Die jüngsten Entwicklungen hinsichtlich finanzieller Integration ist der Implementation Plan for the Strategy for Financial Inclusion and SMEs Access to Finance und das SADC Integrated Regional Electronic Settlement System (SIRESS), welches den Zugang sowie die Nutzung von Finanzdienstleistungen für Konsumenten bis 2021 erleichtern soll, um deren Teilnahme an der regionalen Entwicklung zu gewährleisten (SADC-Secretariat, 2017:12). Weiterhin dient es der Beibehaltung von einem stabilen niedrigen Inflationsniveau und der Vermeidung von großen Haushaltsdefiziten (SADC Secreatriat, 2017: 42). Unter anderem unterstützt diese Maßnahme die makroökonomische Harmonisierung der Region und ist ein erster Schritt zur Verwirklichung der langfristig ehrgeizigen Konvergenzziele der SADC. Diese beinhalten außerdem die Errichtung einer Zollunion, eines gemeinsamen Marktes, einer Währungsunion sowie ferner einer Wirtschaftsunion (SADC, 2012b). Jedoch zeigt sich anhand der anvisierten Umsetzungszeiträume, welche bis Ende 2018 abgeschlossen sein sollten, dass die Integrationsprozesse diesbezüglich nur langsam voranschreiten. “A number of challenges [...], in particular, the issue of overlapping membership and inadequate resources, both human and financial [...]” (SADC Secretariat, 2012: 15) behindern die Implementierung von notwendigen Schritten zur Verwirklichung dieser Ziele.
[...]
[1] Frontlinienstaaten werden Staaten genannt, welche aufgrund ihrer geostrategischen Lage an ein Konfliktgebiet grenzen. Speziell hier die südafrikanischen Länder, welche sich für bewaffnete Befreiungskämpfe zum Ende der kolonialen und weißen Minderheitsherrschaft engagierten und geographisch an die Länder angrenzten, in denen diese Kämpfe stattfanden (Peter Meyns. (2004): Frontlinienstaaten. In: Jacob E. Mabe (Hrsg.): Das kleine Afrika-Lexikon. Bonn: Bundeszentrale für politische Bildung
[2] Panafrikanismus wird definiert als das Bestreben, die wirtschaftliche und politische Zusammenarbeit aller afrikanischen Staaten zu verstärken (Duden, Die deutsche Rechtschreibung, 27. Auflage, Berlin: Dudenverlag). Er etablierte sich 1961 auch auf dem afrikanischen Kontinent (Mandela, 2010: 368).

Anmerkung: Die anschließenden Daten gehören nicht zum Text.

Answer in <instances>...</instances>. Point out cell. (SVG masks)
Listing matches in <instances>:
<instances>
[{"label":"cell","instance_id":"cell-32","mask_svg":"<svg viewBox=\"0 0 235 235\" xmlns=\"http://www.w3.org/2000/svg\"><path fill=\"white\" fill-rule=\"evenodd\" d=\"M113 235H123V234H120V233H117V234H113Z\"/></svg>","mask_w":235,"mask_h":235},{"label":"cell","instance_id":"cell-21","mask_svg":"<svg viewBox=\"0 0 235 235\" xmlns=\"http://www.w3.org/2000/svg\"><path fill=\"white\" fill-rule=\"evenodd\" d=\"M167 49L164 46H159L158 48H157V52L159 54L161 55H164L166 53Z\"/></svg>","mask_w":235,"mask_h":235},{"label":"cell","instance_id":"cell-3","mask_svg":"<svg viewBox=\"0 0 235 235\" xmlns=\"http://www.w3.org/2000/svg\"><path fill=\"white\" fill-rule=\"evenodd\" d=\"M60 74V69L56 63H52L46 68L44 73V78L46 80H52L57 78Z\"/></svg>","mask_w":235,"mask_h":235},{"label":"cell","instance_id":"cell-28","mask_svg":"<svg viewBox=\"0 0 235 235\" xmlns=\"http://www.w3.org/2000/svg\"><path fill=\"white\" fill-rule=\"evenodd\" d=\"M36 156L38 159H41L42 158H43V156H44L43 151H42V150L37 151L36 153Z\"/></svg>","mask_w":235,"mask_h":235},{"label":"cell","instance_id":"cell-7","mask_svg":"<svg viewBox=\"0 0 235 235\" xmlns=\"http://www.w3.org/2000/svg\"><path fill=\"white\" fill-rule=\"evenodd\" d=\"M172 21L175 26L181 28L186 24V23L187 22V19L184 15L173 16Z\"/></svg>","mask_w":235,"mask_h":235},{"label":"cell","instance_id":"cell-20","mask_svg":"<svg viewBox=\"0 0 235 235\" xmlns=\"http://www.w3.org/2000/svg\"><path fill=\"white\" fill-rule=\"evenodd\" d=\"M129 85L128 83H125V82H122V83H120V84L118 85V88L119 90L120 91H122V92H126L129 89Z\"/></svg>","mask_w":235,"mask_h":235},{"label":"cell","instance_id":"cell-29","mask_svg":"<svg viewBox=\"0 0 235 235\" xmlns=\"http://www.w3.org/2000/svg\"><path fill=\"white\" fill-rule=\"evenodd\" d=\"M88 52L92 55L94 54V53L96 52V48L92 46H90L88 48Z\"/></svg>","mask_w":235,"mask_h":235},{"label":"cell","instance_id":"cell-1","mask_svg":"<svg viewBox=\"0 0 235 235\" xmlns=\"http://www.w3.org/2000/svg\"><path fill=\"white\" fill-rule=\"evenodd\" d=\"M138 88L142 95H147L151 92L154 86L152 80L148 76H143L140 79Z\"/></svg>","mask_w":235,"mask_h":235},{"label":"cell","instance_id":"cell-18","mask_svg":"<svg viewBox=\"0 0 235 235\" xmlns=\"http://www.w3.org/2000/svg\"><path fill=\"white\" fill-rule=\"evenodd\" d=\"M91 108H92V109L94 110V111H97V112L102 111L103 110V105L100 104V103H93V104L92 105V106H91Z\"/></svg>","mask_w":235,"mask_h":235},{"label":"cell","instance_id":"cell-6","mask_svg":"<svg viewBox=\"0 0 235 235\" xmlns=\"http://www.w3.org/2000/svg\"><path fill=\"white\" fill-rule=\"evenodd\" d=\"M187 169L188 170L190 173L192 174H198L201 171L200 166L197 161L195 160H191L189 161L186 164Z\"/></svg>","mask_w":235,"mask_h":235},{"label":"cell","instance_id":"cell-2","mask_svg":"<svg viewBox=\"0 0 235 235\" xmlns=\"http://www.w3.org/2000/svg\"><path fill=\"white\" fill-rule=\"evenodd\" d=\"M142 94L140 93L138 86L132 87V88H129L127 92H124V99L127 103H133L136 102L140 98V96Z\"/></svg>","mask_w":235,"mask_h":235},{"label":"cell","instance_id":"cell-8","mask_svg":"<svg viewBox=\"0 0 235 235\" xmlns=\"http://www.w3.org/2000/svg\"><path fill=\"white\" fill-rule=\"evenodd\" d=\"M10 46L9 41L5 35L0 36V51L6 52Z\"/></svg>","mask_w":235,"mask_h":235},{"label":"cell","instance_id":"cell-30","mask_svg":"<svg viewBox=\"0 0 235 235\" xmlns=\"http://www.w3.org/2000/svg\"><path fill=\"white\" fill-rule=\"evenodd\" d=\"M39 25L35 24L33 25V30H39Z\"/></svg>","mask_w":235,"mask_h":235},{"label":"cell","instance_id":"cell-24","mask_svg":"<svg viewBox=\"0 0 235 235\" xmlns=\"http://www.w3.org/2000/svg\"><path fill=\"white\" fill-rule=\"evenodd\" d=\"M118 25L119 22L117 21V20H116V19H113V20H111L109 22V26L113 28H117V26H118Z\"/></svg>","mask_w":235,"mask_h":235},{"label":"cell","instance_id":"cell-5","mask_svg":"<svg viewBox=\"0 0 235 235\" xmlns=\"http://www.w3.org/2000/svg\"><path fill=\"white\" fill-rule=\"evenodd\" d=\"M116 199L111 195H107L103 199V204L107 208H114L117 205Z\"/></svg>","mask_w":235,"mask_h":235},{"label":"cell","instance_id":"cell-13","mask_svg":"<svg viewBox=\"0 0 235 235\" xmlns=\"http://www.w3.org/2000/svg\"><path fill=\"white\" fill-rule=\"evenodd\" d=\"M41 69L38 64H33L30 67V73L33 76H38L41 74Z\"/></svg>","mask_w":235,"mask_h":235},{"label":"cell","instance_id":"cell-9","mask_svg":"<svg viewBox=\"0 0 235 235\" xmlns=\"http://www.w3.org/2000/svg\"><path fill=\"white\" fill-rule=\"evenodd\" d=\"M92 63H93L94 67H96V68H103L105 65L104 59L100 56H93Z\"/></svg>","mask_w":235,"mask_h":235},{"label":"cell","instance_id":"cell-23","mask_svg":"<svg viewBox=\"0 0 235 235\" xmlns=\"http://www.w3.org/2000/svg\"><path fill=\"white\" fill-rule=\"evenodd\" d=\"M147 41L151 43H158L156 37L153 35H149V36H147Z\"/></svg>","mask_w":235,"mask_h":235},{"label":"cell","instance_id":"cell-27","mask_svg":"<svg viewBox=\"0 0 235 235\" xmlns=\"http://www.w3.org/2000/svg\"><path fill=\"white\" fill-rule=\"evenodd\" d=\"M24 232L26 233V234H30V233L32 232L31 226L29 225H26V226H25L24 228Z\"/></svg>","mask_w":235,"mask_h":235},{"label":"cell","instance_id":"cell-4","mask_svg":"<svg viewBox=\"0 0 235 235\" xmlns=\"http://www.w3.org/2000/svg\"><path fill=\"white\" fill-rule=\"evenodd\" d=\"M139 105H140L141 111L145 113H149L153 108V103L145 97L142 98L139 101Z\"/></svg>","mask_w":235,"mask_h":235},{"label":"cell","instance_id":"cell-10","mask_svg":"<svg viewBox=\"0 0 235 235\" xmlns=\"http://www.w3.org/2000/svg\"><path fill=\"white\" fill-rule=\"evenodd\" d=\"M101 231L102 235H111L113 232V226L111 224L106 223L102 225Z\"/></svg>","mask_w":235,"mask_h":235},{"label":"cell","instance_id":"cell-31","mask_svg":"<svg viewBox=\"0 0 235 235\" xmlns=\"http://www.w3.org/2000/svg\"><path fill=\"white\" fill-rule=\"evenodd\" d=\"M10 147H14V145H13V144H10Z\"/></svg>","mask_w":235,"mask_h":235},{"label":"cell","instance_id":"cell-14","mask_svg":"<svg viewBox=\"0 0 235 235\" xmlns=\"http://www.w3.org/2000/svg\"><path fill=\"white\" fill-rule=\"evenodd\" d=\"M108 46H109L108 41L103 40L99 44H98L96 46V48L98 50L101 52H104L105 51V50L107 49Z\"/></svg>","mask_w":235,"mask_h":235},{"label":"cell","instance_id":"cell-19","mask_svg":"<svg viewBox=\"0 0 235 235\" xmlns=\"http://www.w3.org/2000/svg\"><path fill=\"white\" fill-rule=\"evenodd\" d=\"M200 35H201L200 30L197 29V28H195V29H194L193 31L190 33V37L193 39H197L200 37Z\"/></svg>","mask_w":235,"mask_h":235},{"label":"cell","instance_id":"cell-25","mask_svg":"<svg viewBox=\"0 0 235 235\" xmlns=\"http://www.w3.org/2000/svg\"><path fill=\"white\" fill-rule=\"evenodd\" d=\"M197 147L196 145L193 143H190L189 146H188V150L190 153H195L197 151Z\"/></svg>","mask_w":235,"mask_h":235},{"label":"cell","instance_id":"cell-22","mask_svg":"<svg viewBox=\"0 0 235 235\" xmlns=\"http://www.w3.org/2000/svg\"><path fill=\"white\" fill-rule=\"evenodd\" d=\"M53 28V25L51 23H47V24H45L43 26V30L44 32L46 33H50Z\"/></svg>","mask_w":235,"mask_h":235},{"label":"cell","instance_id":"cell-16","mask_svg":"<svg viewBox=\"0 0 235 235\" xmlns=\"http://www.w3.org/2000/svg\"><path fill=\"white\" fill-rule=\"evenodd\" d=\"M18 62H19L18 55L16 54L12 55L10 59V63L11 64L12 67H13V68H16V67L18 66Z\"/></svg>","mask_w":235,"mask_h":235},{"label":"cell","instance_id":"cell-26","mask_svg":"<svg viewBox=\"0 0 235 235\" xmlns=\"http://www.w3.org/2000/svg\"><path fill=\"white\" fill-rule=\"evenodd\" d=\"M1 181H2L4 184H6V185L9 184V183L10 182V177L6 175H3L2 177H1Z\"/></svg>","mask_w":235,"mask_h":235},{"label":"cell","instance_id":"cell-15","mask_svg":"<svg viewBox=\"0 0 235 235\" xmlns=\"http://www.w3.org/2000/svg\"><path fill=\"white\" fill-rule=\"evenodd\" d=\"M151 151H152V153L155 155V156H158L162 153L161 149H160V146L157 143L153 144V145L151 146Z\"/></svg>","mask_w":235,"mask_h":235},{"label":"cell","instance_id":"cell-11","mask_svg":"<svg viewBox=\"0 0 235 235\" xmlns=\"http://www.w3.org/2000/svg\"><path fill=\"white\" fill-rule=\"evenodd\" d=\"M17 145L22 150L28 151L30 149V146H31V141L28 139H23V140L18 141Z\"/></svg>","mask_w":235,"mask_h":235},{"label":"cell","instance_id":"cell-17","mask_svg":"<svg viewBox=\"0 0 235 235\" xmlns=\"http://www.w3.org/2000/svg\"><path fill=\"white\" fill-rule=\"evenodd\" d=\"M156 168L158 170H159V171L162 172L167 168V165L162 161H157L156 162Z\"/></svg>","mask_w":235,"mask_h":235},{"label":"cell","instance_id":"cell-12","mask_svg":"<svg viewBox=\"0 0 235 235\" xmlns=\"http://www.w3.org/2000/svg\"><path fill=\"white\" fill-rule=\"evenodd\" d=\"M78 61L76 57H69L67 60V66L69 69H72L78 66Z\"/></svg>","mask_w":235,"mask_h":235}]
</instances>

[3] Ein Spill-over Effekt beschreibt die Auswirkungen nationalpolitischer und internationalpolitischer Entscheidungen oder Aktivitäten auf andere Ebenen und Bereiche. Die Auswirkungen können mittelbar oder unmittelbar geschehen. So kann beispielsweise eine sektorale Integration im wirtschaftlichen Bereich, eine Verflechtung weiterer Sektoren nach sich ziehen (Hoffmann, 1966: 881f.).
[4] Das Konzept der „low-politics“ bezieht sich in diesem Zusammenhang auf alle Politikbereiche, die nicht die nationale Sicherheit und somit die Existenz des Nationalstaates (Außen- und Sicherheitspolitik) betreffen. Low politics betreffen vor allem wohlfahrtsstaatliche Bereiche wie soziale und humanitäre Sicherheit (Hoffmann, 1966: 881f.).
[5] Protokolle sind das wichtigste Instrument der SADC. Diese rechtsverbindlichen Dokumente verpflichten alle Mitgliedstaaten zu den darin vereinbarten Zielen und Maßnahmen. Damit dieses in Kraft treten kann, muss es von zwei Drittel der Mitgliedstaaten ratifiziert werden (SADC, 2012d). Verbindlich ist dieses dann auch nur für die Staaten, welche es ratifiziert haben.
[6] Bei Gütern mit Zollsätzen unter 17 Prozent sollen die Zölle sofort fallen, bei der Gütergruppe mit Zöllen von weniger als 25% gilt eine dreijährige und bei Gütern mit höheren Sätzen eine fünfjährige Übergangsfrist (SADC, Protcol on Trade, 1996). Die sogenannten sensiblen Güter haben Vorrechte, da hier ein Wegfall der Zölle einen nationalen Wirtschaftsbereich gefährden könnte. Zölle können hier über das Jahr 2008 hinaus bestehen. Weiterhin werden wirtschaftlich schwächeren Ländern längere Übergangszeiten gewährt (SADC, Protcol on Trade, 1996).
[7] Ausführliche Beschreibung der Struktur der SADC im Unterpunkt 3.2.
[8] Die Common Agenda konstituiert sich in Art. 5 des Vertrags der SADC und umfasst die Strategien der Organisation zur Erreichung der ihr gesetzten Ziele (vgl. SADC, 2015, Art. 5). Eine nähere Erläuterung erfolgt im Unterpunkt 3.3. Ziele und Ausrichtung.